= Lorraine Murray (informant) =

Australian sex worker, counter-intelligence informant and librarian

Lorraine Murray ( Laurinna Agnes Treweek, 22 January 1910 – 7 January 2000) was an Australian woman who travelled extensively in Asia where she ultimately began working as a sex worker, or as she called herself a demimonde. Just before the outbreak of World War II she returned to Australia and, being unable to leave, was recruited as a counter-intelligence informant for the Commonwealth Investigation Branch before moving the England for much of her later life where she became a society matron and librarian.

Murray was a close friend and muse of Emily Hahn and features as a character in many of her books and novels including Miss Jill (1947) which fictionalises her life story.

== Early life ==
Murray was born at the St Joseph's Refuge in Fullarton, South Australia which was a home for unmarried mothers and their children until their age of three. Her mother Laura Caroline Treweek, a domestic worker, had travelled there from New South Wales to give birth and no father was listed on Murray's birth certificate.

Murray spent the first few years of her life, until the age of two, with foster parents in Adelaide until she went to go live with her mother again who lived between Sydney and Melbourne. By this time Laura was in a relationship with Ben Chaffey, a wealthy pastoralist and businessman, who was married. The couple had three children together and Murray's mother, to avoid judgement as a unwed mother, began claiming to be a widow and went by the name 'Mrs Murray'. They split as a couple in 1918 and Chaffey continued to provide financial support to her and their children.

Murray attended various schools and Sydney until, struggling to get along with her mother, she was sent to New England Girls' School in Armidale as a boarder between 1925 and 1927. Here she received her intermediate certificate before returning to Sydney and training as a stenographer and typist.

== Time in Asia ==
Having gained these qualifications Murray was then employed as a junior reported at The Sun (Sydney) and it was while in this role, while preparing for the 'social rounds' at the city nightclub she met Tokugawa Iemasa who was then the Japanese consul-general. They formed a sexual relationship and, in July 1931, she travelled with him to Ottawa, Canada. Here she officially joined his household as a companion to his daughter. Later they travelled together to Tokyo where, after their relationship became clear, she was expelled from Japan is September 1933.

From 1934 Murray established herself as a sex worker in Shanghai (China) where she worked at a 'high class' brothel in the city’s International Settlement. Murray called herself a demimonde, meaning a woman on the fringes of respectable society, rather than a sex worker. During this time she worked under various aliases including Lorraine Lee and Johnny Jean. In 1936 she formed a relationship with Edmund Ellis Toeg, a businessman, and, with his financial aid, she was able to leave the brothel. In 1937 during to Battle of Shanghai, during which she served as a volunteer nursing aid, she met, and begun an affair with Luigi Barzini Jr. Barzini was an Italian journalist who was serving as an Asian correspondent and their relationship was a turbulent one and, during it, she had an abortion and made a suicide attempt.

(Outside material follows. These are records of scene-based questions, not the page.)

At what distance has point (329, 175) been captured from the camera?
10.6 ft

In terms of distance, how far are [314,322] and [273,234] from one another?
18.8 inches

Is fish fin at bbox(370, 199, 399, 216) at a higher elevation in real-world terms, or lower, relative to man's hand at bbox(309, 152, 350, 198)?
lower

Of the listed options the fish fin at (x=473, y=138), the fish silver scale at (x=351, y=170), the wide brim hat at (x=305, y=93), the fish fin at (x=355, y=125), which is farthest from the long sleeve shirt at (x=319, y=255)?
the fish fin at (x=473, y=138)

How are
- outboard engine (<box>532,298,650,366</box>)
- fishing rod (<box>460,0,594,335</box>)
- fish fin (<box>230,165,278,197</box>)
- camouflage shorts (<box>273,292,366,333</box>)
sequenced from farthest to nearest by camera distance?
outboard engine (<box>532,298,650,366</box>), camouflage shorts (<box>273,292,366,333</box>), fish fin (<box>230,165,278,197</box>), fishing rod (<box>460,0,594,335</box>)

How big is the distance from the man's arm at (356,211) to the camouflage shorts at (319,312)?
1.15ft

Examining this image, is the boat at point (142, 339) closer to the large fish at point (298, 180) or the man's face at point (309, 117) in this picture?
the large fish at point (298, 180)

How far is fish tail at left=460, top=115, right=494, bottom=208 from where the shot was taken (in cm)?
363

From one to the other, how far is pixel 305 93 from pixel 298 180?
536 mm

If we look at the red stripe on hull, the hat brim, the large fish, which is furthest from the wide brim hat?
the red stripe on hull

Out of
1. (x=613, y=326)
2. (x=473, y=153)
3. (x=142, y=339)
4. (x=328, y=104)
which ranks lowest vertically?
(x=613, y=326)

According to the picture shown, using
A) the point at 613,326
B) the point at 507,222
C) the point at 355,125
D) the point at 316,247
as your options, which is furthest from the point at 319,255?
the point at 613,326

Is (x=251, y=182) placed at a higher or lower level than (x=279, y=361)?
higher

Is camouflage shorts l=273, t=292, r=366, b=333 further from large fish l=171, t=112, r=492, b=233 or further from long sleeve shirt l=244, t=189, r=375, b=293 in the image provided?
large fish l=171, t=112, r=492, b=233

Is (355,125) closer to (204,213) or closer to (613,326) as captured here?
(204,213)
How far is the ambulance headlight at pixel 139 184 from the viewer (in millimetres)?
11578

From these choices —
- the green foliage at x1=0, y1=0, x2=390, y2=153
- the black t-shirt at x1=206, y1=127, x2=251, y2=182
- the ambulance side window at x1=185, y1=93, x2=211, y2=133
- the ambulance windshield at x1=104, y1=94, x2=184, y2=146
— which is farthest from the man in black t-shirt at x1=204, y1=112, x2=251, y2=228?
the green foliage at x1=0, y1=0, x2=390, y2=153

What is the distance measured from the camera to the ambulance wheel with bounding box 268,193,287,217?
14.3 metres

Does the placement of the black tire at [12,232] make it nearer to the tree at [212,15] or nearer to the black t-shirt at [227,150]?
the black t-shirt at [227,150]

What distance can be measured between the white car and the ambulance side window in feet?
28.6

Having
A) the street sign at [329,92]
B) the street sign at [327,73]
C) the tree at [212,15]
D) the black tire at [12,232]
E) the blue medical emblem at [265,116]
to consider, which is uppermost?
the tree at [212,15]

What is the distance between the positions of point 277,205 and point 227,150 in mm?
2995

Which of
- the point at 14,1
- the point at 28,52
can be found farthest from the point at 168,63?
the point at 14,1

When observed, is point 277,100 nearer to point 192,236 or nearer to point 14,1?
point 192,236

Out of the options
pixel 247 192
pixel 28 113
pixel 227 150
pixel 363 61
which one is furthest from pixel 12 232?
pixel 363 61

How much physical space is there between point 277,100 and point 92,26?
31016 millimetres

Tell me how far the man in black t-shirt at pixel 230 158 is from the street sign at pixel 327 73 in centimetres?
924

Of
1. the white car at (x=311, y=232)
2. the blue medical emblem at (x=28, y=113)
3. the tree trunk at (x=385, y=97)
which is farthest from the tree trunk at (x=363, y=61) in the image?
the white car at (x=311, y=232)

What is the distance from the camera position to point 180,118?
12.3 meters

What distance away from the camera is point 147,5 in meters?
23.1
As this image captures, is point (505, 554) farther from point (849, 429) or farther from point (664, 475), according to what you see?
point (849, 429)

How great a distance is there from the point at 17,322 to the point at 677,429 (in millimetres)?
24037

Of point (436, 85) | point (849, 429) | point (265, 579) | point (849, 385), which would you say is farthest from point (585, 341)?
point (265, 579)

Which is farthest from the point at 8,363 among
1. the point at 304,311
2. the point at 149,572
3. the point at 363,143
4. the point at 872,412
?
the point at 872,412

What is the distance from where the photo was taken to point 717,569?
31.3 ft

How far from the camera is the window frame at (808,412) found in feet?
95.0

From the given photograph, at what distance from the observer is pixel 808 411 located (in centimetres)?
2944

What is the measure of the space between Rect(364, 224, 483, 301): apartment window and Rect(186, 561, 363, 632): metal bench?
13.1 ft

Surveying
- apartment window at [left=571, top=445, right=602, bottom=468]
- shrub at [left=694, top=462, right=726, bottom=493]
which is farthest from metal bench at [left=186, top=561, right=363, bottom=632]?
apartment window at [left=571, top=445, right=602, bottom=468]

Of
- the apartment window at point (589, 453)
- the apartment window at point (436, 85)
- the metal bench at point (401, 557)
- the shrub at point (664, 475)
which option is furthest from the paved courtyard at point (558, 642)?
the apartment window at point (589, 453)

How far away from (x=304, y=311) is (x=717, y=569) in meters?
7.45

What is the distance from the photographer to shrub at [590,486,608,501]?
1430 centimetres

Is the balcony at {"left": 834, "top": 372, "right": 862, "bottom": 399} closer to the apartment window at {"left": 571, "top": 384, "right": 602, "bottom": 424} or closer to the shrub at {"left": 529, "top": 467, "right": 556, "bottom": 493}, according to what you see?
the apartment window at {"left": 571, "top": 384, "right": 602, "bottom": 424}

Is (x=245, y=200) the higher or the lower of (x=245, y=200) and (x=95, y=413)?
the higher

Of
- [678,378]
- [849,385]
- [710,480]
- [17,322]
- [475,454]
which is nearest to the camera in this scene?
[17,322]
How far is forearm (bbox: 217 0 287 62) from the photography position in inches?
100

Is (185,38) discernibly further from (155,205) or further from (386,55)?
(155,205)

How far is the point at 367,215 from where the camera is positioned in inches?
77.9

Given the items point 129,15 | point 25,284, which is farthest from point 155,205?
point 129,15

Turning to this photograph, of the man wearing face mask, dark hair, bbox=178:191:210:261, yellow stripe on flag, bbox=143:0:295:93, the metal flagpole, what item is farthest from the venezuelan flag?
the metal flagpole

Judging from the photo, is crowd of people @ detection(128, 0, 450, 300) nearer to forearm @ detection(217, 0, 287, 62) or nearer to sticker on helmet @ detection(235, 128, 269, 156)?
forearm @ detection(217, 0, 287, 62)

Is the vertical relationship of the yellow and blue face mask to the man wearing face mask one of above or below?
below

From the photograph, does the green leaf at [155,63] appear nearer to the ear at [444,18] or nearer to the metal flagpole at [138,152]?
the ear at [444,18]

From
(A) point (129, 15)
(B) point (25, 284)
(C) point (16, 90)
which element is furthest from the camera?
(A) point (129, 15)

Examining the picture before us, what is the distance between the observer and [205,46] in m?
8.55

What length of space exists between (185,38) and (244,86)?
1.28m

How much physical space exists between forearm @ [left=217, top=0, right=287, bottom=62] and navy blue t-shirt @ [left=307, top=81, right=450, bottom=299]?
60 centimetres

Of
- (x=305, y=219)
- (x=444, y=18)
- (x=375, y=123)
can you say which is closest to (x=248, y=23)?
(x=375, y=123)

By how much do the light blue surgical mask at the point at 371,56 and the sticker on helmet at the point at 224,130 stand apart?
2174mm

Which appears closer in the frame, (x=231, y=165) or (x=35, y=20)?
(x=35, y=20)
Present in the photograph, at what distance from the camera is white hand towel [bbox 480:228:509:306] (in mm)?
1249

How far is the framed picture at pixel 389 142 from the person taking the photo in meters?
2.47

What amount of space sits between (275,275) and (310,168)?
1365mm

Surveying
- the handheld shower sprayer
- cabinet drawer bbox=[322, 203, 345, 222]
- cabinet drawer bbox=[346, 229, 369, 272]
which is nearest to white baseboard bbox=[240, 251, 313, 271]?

Seeing Murray struggling Toeg persuaded Emily Hahn, an American writer, to take Murray 'under her wing'. Murray and Hahn then lived together for a time and Hahn helped her re-establish herself and it was the beginning of a lifelong friendship.

== Return to Australia ==
Murray returned to Australia to visit family in August 1939 and, although she planned to stay for only a few months, she was unable to leave due to the outbreak of World War II. She was treated with suspicion by the government and, when applying to return to China (July 1940) she was rejected. However, due to her numerous connection with high ranking Japanese and Italian contacts she was recruited by the Commonwealth Investigation Branch in November 1940 as an informant.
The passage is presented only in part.